The change in the instruction flow depends on a predetermined condition existing at the time of execution of the prefetched instruction, and a condition signal is sent to the processor core for reference by the processor core at the time of execution of the next instruction. The data processing according to claim 9, wherein when it is determined that a condition does not exist by the processor core, the processor core stops execution of the next instruction and generates a misprediction signal to the prefetch unit. apparatus.

The prediction logic is a branch prediction logic, the prefetched instruction is a branch instruction, and when the branch instruction is completed, a subroutine that returns an instruction flow to an instruction that is sequential to the branch instruction is designated. 10. Data processing according to claim 9, wherein the logic outputs a write signal to the processor core, and the processor core stores an address identifier that can subsequently be used to retrieve the instruction that is sequentially following a branch instruction. apparatus.
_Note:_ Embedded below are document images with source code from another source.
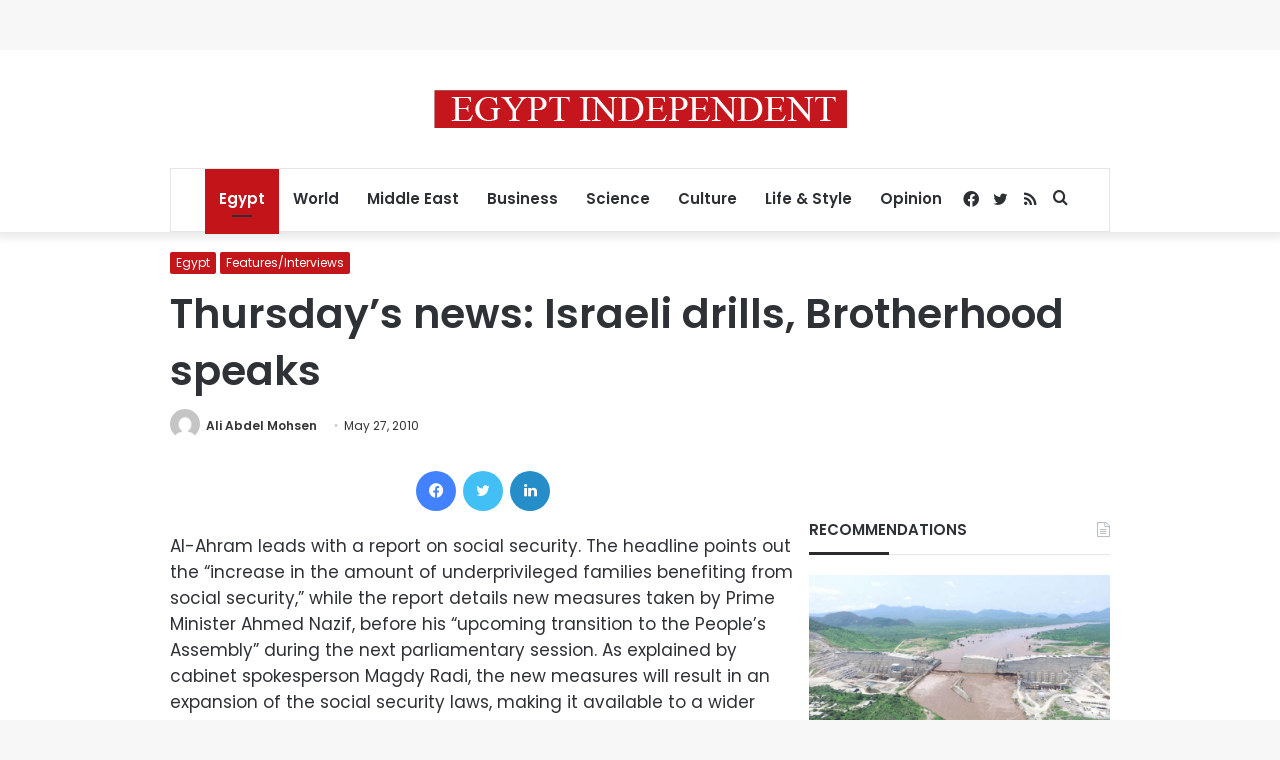

--- FILE ---
content_type: text/html; charset=utf-8
request_url: https://www.google.com/recaptcha/api2/aframe
body_size: 266
content:
<!DOCTYPE HTML><html><head><meta http-equiv="content-type" content="text/html; charset=UTF-8"></head><body><script nonce="QII3QYoLcY2nyVqYzISTvw">/** Anti-fraud and anti-abuse applications only. See google.com/recaptcha */ try{var clients={'sodar':'https://pagead2.googlesyndication.com/pagead/sodar?'};window.addEventListener("message",function(a){try{if(a.source===window.parent){var b=JSON.parse(a.data);var c=clients[b['id']];if(c){var d=document.createElement('img');d.src=c+b['params']+'&rc='+(localStorage.getItem("rc::a")?sessionStorage.getItem("rc::b"):"");window.document.body.appendChild(d);sessionStorage.setItem("rc::e",parseInt(sessionStorage.getItem("rc::e")||0)+1);localStorage.setItem("rc::h",'1769000117675');}}}catch(b){}});window.parent.postMessage("_grecaptcha_ready", "*");}catch(b){}</script></body></html>

--- FILE ---
content_type: application/javascript; charset=utf-8
request_url: https://fundingchoicesmessages.google.com/f/AGSKWxXieYiaRU37fLQ6pxHtTSWgndrvAjIRE7trQgDecC3H8ZZO7hDMErmrhBBsQ3HV1kg9rcYR7LT5XSfMpgmpJA8myjrX5JCbbiwE1OJyn8kHXdxLAPOKV6q3GpemI3MhXJ0Lh2fkcGXjxwdN6MiXbXB7JIw6XkuHTUjhU3-JP77B2qseQjdhYCrkuHjx/_-printhousead--728.90.?advertiser=&gIncludeExternalAds=/RivistaOpenX.
body_size: -1289
content:
window['1a272ccb-e44c-49b3-9559-03155c7ae917'] = true;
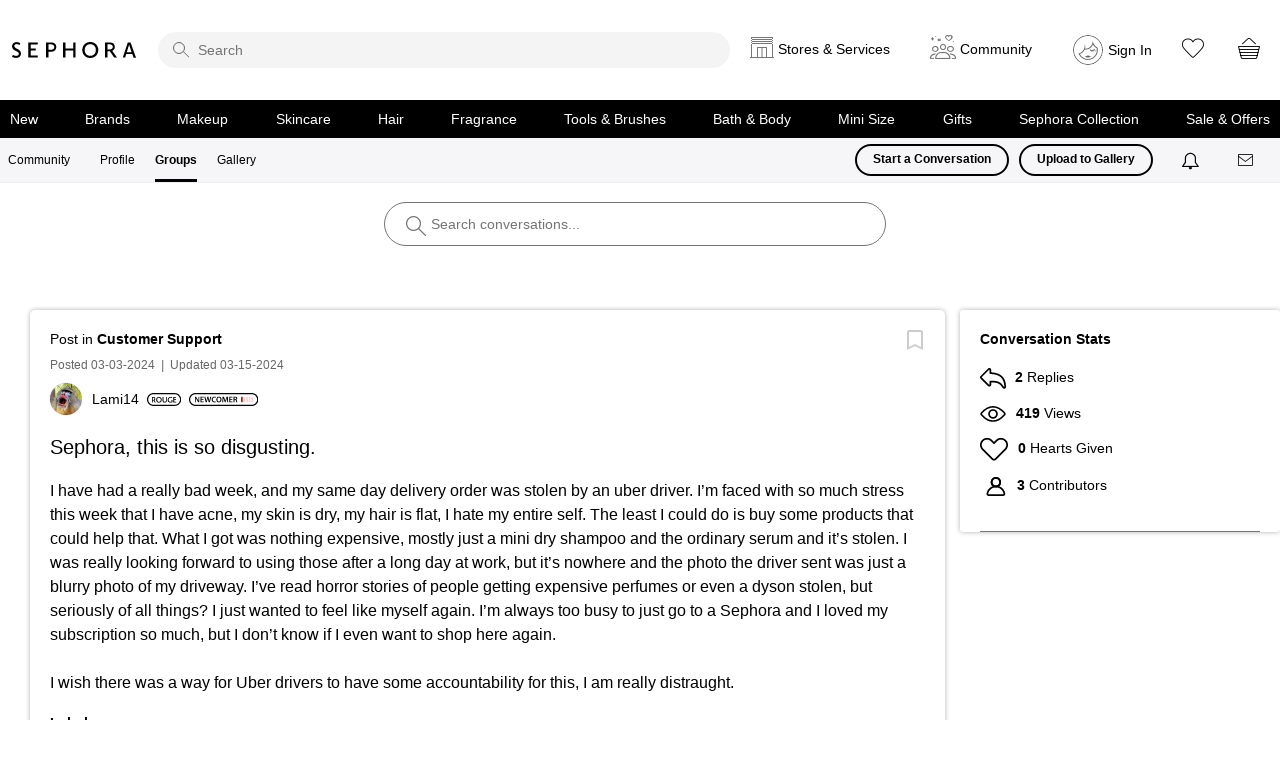

--- FILE ---
content_type: image/svg+xml
request_url: https://community.sephora.com/html/@ABD8128D827DB692A18F6DE17041665F/rank_icons/role_mod.svg
body_size: 816
content:
<?xml version="1.0" encoding="UTF-8"?>
<svg width="43px" height="20px" viewBox="0 0 43 20" version="1.1" xmlns="http://www.w3.org/2000/svg" xmlns:xlink="http://www.w3.org/1999/xlink">
    <!-- Generator: Sketch 44.1 (41455) - http://www.bohemiancoding.com/sketch -->
    <title>mod</title>
    <desc>Created with Sketch.</desc>
    <defs></defs>
    <g id="All-outlined" stroke="none" stroke-width="1" fill="none" fill-rule="evenodd">
        <g id="mod" fill="#000000">
            <path d="M10,1.875 C5.51268641,1.875 1.875,5.51268641 1.875,10 C1.875,14.4873136 5.51268641,18.125 10,18.125 L32.6666667,18.125 C37.1539803,18.125 40.7916667,14.4873136 40.7916667,10 C40.7916667,5.51268641 37.1539803,1.875 32.6666667,1.875 L10,1.875 Z M10,0 L32.6666667,0 C38.1895142,-1.01453063e-15 42.6666667,4.4771525 42.6666667,10 C42.6666667,15.5228475 38.1895142,20 32.6666667,20 L10,20 C4.4771525,20 6.76353751e-16,15.5228475 0,10 C-6.76353751e-16,4.4771525 4.4771525,1.01453063e-15 10,0 Z" id="Rectangle-2" fill-rule="nonzero"></path>
            <path d="M17.3706667,14.6666667 L16.3146667,6.26666667 L14.5986667,6.18266667 L12.3186667,12.6866667 L10.0866667,6.18266667 L8.21466667,6.26666667 L7.17066667,14.6666667 L8.50266667,14.6906667 L9.28266667,7.95866667 L11.4786667,14.3186667 L12.9546667,14.3186667 L15.1866667,8.03066667 L15.9306667,14.6906667 L17.3706667,14.6666667 Z M22.5186667,14.8466667 C19.9506667,14.8466667 18.3186667,13.2026667 18.3186667,10.4666667 C18.3186667,7.79066667 19.9506667,6.08666667 22.5186667,6.08666667 C25.0746667,6.08666667 26.7066667,7.73066667 26.7066667,10.4666667 C26.7066667,13.1426667 25.0746667,14.8466667 22.5186667,14.8466667 Z M22.5186667,13.6346667 C24.1866667,13.6346667 25.2186667,12.5306667 25.2186667,10.4666667 C25.2186667,8.39066667 24.1866667,7.23866667 22.5186667,7.23866667 C20.8506667,7.23866667 19.8186667,8.39066667 19.8186667,10.4666667 C19.8186667,12.5306667 20.8506667,13.6346667 22.5186667,13.6346667 Z M30.1506667,6.13466667 C33.1986667,6.13466667 34.9146667,7.58666667 34.9146667,10.3706667 C34.9146667,13.0946667 33.2826667,14.7986667 30.1506667,14.7986667 C29.6466667,14.7986667 28.6746667,14.7506667 27.9786667,14.6666667 L27.9786667,6.26666667 C28.7706667,6.18266667 29.6466667,6.13466667 30.1506667,6.13466667 Z M30.2466667,13.6346667 C32.4066667,13.6346667 33.4986667,12.5546667 33.4986667,10.4546667 C33.4986667,8.21066667 32.2146667,7.29866667 30.2346667,7.29866667 C30.0426667,7.29866667 29.7786667,7.31066667 29.4906667,7.32266667 L29.3586667,7.32266667 L29.3586667,13.6106667 C29.7186667,13.6226667 30.0426667,13.6346667 30.2466667,13.6346667 Z" id="MOD"></path>
        </g>
    </g>
</svg>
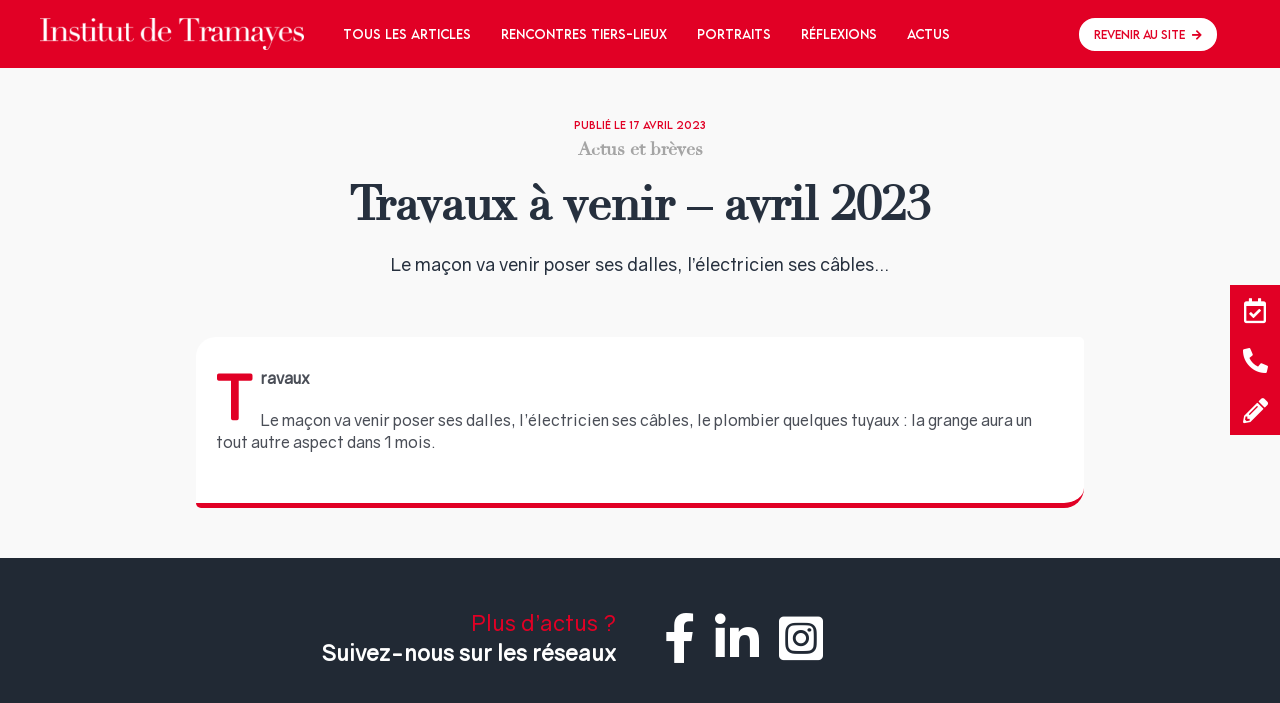

--- FILE ---
content_type: text/css
request_url: https://www.institutdetramayes.fr/wp-content/themes/Avada-Child-Theme/style.css?ver=6.2.8
body_size: 1153
content:
/*
Theme Name: Avada Child
Description: Child theme for Avada theme
Author: ThemeFusion
Author URI: https://theme-fusion.com
Template: Avada
Version: 1.0.0
Text Domain:  Avada
*/

.fusion-menu-element-wrapper .fusion-menu-element-list > li.job_post a span {
	color: #e10025;
}
body .fusion-menu-element-wrapper .fusion-menu-element-list > li.job_post {
    background: #fff;
}
.list_style_none ul {
	list-style: none;
}
.f_email p {
	position: relative;
}
.f_phone p {
	position: relative;
}
.f_email a {
	color: #fff;
	margin-left: 35px;
}
.f_email p:before {
    font-family: "Font Awesome 5 Free";
    font-size: 28px;
    color: #fff;
    content: "\f0e0";
    padding-right: 15px;
	position: absolute;
	top: -6px;
}
.f_phone a {
	color: #fff;
	margin-left: 35px;
}
.f_phone p:before {
    font-family: "Font Awesome 5 Free";
    font-size: 28px;
    color: #fff;
    content: "\f879";
    padding-right: 15px;
	font-weight: 900;
	position: absolute;	
	top: -6px;
}
.f_link a , .f_link a:hover{
	color: #fff;
	text-decoration: underline;
}
.f_email a:hover, .f_phone a:hover, .f_link a:hover, a.subscribe_link:hover {
	color: #fddc7d;
}
.footer_links a:hover {
	color: #e10025;
}
.sa_hover_container {
    text-align: center;
}
.sa_hover_container .red,
.sa_hover_container .red h3,
.sa_hover_container .red h4 {
    color: #303030;
}
.post-content .sa_hover_container h3 {
    margin: 0;
    font-size: 22px;
	font-family: "Gravity";
	line-height: 1.2;
	font-weight: bold;
}
.t_team h3.title-heading-center {
	font-weight: bold;
}
.post-content .sa_hover_container h4 {
    margin: 8px 0;
    font-size: 20px;
	font-family: "Gravity";
    line-height: 1.2;
}
.post-content .sa_hover_container p {
    font-size: 15px;
    line-height: 1.3;
}
.c_faqs .fusion-accordian .panel-title .fusion-toggle-heading {
	color: #000;
	font-family: "Gravity";
}
.c_faqs .fusion-accordian .panel-title a.active .fusion-toggle-heading {
	color: #fff;
}
.c_faqs .fusion-accordian .panel-title a.active {
	background: #e10025;
	color: #fff;
}
.c_faqs .fusion-accordian #accordian-1 .panel-title a.active .fa-fusion-box {
	background: #fff !important;
	color: #e10025 !important;
}
.c_faqs .post-content p {
	margin-bottom: 0;
}
.footer_links a {
	color: #fff;
}

a.subscribe_link {
    color: #fff;
    text-decoration: underline;
    margin-top: 12px;
	margin-bottom: 20px;
}
.post_item {
    width: 20%;
    float: left;
}
.filters-button-group {
    text-align: center;
    margin: 55px 0;
}
.filters-button-group button.button {
    border-radius: 0;
    background: #e10025;
    border: 1px solid #e10025;
    color: #fff;
    margin: 5px;
    cursor: pointer;
}
.filters-button-group button.button:hover,
.filters-button-group button.button:focus {
    color: #e10025;
    background: #fff;
}
.post_inner {
    padding: 20px;
}
.post_inner a {
    padding-top: 8px;
    color: #e10025;
    text-decoration: underline;
}
.a_cal {
	align-self: center;
	margin-top: 15px;
}
.sa_hover_container img {
	padding: 15px;
}
body .t_toggle .panel-title a {
	color: #fff;
	font-family: "Gravity";
}
.t_toggle {
	color: #fff;
}
.t_toggle h5 {
    color: #fff !important;
	font-family: "Gravity" !important;
	font-weight: normal !important;
	margin: 0;
}
.fusion-accordian .t_toggle .panel-title a:hover .fa-fusion-box {
    color: #000 !important;
}
.footer_full > .fusion-row {
    max-width: 95% !important;
}
.red_grey h4 {
    text-align: center;
    font-size: 22px !important;
    margin: 10px 0;
    font-family: 'Gravity' !important;
}
.red_grey .fusion-title {
	background: #e10025;
	padding-top: 15px;
	padding-bottom: 15px;
}
.red_grey .fusion-text {
	padding-left:15px;
	padding-right:15px;
}
.View_2_popup {
    text-align: center;
}
.View_2_popup span {
    padding: 15px;
	display: inline-block;
	color: #fff;
	background: #e10025;
}
.View_2_popup:hover span {
	background: #fff;
	color: #e10025;
}
.full_ftr > .fusion-row {
	max-width: 100% !important;
}
@media only screen and (max-width: 1024px) {
	.md_c .fusion-column-wrapper {
		border-width: 5px 0 5px 0 !important;
	}
	.post_item {
		width: 33.33%;
	}
}
@media only screen and (max-width: 576px) {
	.post_item {
		width: 50%;
	}
	.md_c .fusion-column-wrapper {
		background: #f7f7f7 !important;
	}
	.ua-mobile .modal-open {
		position: relative !important;
	}
}

--- FILE ---
content_type: application/javascript
request_url: https://www.institutdetramayes.fr/wp-content/themes/Avada-Child-Theme/js/script.js?ver=6.2.8
body_size: 354
content:
jQuery(window).load(function () {
    
    var $grid = jQuery('#post_grid').isotope({
		itemSelector: '.post_item',
		layoutMode: 'masonry',
		stamp: '.post_item--static'
	});
    jQuery('.button-group-home').on('click', 'button', function () {
		var filterValue = jQuery(this).attr('data-filter');
		// use filterFn if matches value
		$grid.isotope({filter: filterValue});
	});
// 	jQuery('.View_2_popup').each(function(){
// 		jQuery(this).attr('href','javascript:void(0)')
// 	});
	
	var newWindowWidth = jQuery(window).width();
        if (newWindowWidth > 1024) {
	var s_height = 300;
	jQuery('.sa_hover_container').each(function(){
		var n_height = jQuery(this).height();
		if(n_height > s_height) {
			s_height = n_height;
		}
	});
	jQuery('.sa_hover_container').each(function(){
		jQuery(this).height(s_height);
	});
			
			var t_height = 200;
	jQuery('.our_t').each(function(){
		var n_height = jQuery(this).find('.fusion-column-wrapper').outerHeight();
		if(n_height > t_height) {
			t_height = n_height;
		}
	});
	jQuery('.our_t').each(function(){
		jQuery(this).find('.fusion-column-wrapper').outerHeight(t_height);
	});
		}
});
The data processing apparatus according to claim 1, wherein the prediction logic is included in the prefetch unit.

Prediction logic for a prefetch unit of a data processing apparatus having a processor core for executing an instruction from any of a plurality of instruction sets before the prefetch unit sends the instruction to the processor core for execution Instructions are prefetched from memory, and the prediction logic predicts which instructions should be prefetched by the prefetch unit;
Executing the prefetched instruction should consider the prefetched instruction so as to predict whether an instruction flow change will occur, and if the instruction flow change is predicted to occur, the next instruction should be retrieved Review logic adapted to display addresses in memory in the prefetch unit;
Predict whether a prefetched instruction will cause further instruction set changes, and if an instruction set change is predicted to occur, generate an instruction set identification signal and send this signal to the processor core to Prediction logic for the prefetch unit, with instruction set review logic adapted to display the instruction set to which the instruction belongs.

The data processing apparatus has a processor core for executing instructions from any of a plurality of instruction sets, and the prefetch unit prefetches instructions from memory before sending the instructions to the processor core for execution. In a method for predicting which instructions should be prefetched by a prefetch unit of a data processing device,
(A) Predicting whether a change in instruction flow will occur when the prefetched instruction is executed, and if it is predicted that a change in instruction flow will occur, the address in the instruction to be searched for the next instruction is Reviewing prefetched instructions for display in the prefetch unit;
(B) Predicts whether the prefetched instruction will cause further instruction set changes, and if it is predicted to produce a change, generates an instruction set identification signal and sends it to the processor core for the next instruction Predicting which instructions should be prefetched, comprising: displaying an instruction set to which the belongs.